> Given instruction 1
In the forum thread about converting a space marine into a scout, which kit does jordan_darko suggest taking arms and a head from?
> Given instruction 2
Carry on the forum thread about converting a space marine into a scout from the point where it stops.

# Marine to Scout Conversion?



## Wolf_Lord_Skoll (Jun 9, 2008)

At the moment I have a few random space marine scouts laying around, but im one short of a squad. I was wondering if anyone has an relatively easy way of converting a standard space marine back into a scout? I have absoulutely no spare scout parts, all of the scouts i have were obtained by themselves. Any ideas are welcome.


----------



## jordan_darko (Mar 26, 2008)

Hmm thats kinda tough but the only thing I could suggest is using some of the catachan jungle fighter bitz instead of marine arms use the catachan arms and also a catachan head, he would look like a cool scout sergeant. JD


----------



## moo (Aug 12, 2008)

I think i'd tend to agree with JD here, catachans are probably the best idea, you might be able to pick up a few spare sprues from someone on here. Since there are always bits left over


----------



## magician847 (Jan 4, 2007)

*converting*

I didnt have the bits for a scout commander, but i made one:

list of materials:

marine torso,
marine leg,
sergeant's head (your choice),
cadian arms,
marine shoulderpads,
weapons of your choice.

how to:

very obvious:

torso + legs + head = body
waepons + arms, + body = almost done
marines shoulderpads + cadian shoulderpads = done

M


----------



## Wolf_Lord_Skoll (Jun 9, 2008)

Haha, I got the same advice from someone today! Looks like my problem is solved. Cheers!


----------



## Blackhiker (Dec 28, 2007)

Good luck on the conversion. Be sure to show us once you are done.


----------



## chromedog (Oct 31, 2007)

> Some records

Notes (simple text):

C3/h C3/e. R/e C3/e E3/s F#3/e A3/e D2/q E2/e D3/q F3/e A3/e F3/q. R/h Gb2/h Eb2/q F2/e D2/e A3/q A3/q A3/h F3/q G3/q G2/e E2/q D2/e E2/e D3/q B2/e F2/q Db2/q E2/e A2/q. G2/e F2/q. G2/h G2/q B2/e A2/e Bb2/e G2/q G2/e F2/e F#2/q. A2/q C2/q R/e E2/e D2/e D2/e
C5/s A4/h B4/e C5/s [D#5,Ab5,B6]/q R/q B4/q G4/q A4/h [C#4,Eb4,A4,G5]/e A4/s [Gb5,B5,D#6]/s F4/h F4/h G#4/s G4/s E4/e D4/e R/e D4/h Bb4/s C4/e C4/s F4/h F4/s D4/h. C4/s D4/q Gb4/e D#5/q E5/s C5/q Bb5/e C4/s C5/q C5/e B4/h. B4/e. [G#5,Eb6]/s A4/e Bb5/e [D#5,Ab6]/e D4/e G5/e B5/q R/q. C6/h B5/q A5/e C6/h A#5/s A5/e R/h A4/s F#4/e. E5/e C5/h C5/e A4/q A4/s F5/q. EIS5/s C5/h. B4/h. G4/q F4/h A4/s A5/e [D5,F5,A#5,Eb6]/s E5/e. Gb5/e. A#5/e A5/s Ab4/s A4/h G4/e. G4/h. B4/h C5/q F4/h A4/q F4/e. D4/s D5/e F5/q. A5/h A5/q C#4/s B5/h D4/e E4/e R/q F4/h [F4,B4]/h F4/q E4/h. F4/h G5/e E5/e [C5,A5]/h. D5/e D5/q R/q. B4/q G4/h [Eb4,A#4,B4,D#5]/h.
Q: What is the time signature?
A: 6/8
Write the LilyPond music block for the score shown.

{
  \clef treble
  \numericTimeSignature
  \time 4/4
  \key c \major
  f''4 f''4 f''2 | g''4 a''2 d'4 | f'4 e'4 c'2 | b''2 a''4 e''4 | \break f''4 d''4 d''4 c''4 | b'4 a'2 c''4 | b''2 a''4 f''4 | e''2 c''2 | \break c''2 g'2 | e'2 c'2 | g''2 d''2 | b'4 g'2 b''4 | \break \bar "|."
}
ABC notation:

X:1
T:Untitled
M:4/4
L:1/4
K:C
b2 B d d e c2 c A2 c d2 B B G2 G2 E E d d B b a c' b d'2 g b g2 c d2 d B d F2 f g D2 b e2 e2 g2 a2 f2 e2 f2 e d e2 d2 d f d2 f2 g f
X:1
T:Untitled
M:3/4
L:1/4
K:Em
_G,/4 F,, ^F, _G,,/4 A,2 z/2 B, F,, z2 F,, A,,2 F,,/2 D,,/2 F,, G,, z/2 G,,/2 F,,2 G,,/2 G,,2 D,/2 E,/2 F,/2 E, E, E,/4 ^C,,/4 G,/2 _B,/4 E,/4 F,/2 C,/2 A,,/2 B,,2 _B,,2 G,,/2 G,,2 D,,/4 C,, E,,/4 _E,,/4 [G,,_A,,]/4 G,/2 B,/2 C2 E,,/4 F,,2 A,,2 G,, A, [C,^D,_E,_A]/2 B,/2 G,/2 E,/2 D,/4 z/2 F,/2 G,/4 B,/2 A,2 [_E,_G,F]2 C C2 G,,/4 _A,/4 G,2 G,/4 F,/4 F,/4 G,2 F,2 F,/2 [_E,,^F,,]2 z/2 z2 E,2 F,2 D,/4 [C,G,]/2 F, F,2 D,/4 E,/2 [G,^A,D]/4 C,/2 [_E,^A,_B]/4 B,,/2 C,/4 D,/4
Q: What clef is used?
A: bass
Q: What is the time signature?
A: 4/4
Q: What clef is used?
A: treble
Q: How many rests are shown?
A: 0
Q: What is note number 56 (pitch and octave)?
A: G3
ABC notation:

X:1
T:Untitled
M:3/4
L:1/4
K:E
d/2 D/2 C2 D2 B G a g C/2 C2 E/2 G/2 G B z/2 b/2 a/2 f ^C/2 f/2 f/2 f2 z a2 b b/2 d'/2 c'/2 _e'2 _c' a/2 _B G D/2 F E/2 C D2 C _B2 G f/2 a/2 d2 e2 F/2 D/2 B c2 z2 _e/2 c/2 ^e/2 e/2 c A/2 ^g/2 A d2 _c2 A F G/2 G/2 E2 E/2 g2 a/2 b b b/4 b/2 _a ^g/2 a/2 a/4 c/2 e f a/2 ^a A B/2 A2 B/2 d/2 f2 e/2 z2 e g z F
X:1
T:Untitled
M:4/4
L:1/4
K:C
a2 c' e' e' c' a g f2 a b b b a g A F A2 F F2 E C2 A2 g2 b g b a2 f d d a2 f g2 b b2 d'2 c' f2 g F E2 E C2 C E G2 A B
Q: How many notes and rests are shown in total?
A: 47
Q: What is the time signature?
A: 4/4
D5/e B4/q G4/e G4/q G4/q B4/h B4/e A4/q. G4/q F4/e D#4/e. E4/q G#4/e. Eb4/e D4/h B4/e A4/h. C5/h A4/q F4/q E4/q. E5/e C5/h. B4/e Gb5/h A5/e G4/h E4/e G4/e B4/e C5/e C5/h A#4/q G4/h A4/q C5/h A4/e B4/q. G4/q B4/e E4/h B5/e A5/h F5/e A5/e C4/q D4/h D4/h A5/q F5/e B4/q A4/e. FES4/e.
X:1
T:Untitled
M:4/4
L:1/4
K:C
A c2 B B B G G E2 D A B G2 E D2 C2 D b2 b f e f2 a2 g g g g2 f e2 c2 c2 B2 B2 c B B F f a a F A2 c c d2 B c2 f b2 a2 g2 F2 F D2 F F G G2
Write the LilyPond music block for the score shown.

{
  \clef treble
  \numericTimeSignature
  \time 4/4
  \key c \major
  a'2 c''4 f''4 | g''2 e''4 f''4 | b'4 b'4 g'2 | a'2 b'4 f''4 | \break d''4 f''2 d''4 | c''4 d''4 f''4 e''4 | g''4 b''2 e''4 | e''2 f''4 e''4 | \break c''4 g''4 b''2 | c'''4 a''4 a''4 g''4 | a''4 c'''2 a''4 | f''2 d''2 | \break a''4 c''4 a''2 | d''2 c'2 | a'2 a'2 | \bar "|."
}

> Reply 1
The Catachan jungle fighters.

> Reply 2
I did up a Vet sgt for a scout squad a number of years ago (plastic scouts were still a distant option), using a SM torso and head, Catachan arms and legs, CSM gauntlets, a Storm bolter, and a backpack from some other mini - apothecary, I think, but with a tau battlesuit 'V' antenna array (from O'Shova, iirc) attached on the side.


----------



## Wolf_Lord_Skoll (Jun 9, 2008)

At this stage its looking like being a Space Wolf head, Tactical marine body and torso, with cadian arms, Meltagun and other bits and pieces.


----------



## gwmaniac (Sep 1, 2008)

for my scouts, i just get the catachan set and buy bolters from bits stores. then i add some green stuff padding to give them some armor for that 4+ armor save.


----------



## Ben_Weekes (Nov 23, 2008)

i used a space marine combat squad to make my scouts...using heads without helmets and converting the bolter into a sniper rifle, and fitting the over large combat knife into the hands and im pleased with the results...i used a different colour sheme so that they would fit in


----------



## brennan (May 25, 2009)

Celery is tasty


----------



## Inquisitor Varrius (Jul 3, 2008)

What the heck?


----------



## Someguy (Nov 19, 2007)

Ignore the spammer/troll.

I'd suggest buying a land speeder storm. You get the storm, which is great, and you can then make one or more of the guys hanging off it into a proper scout.


----------



## lithiumjuice (Oct 12, 2009)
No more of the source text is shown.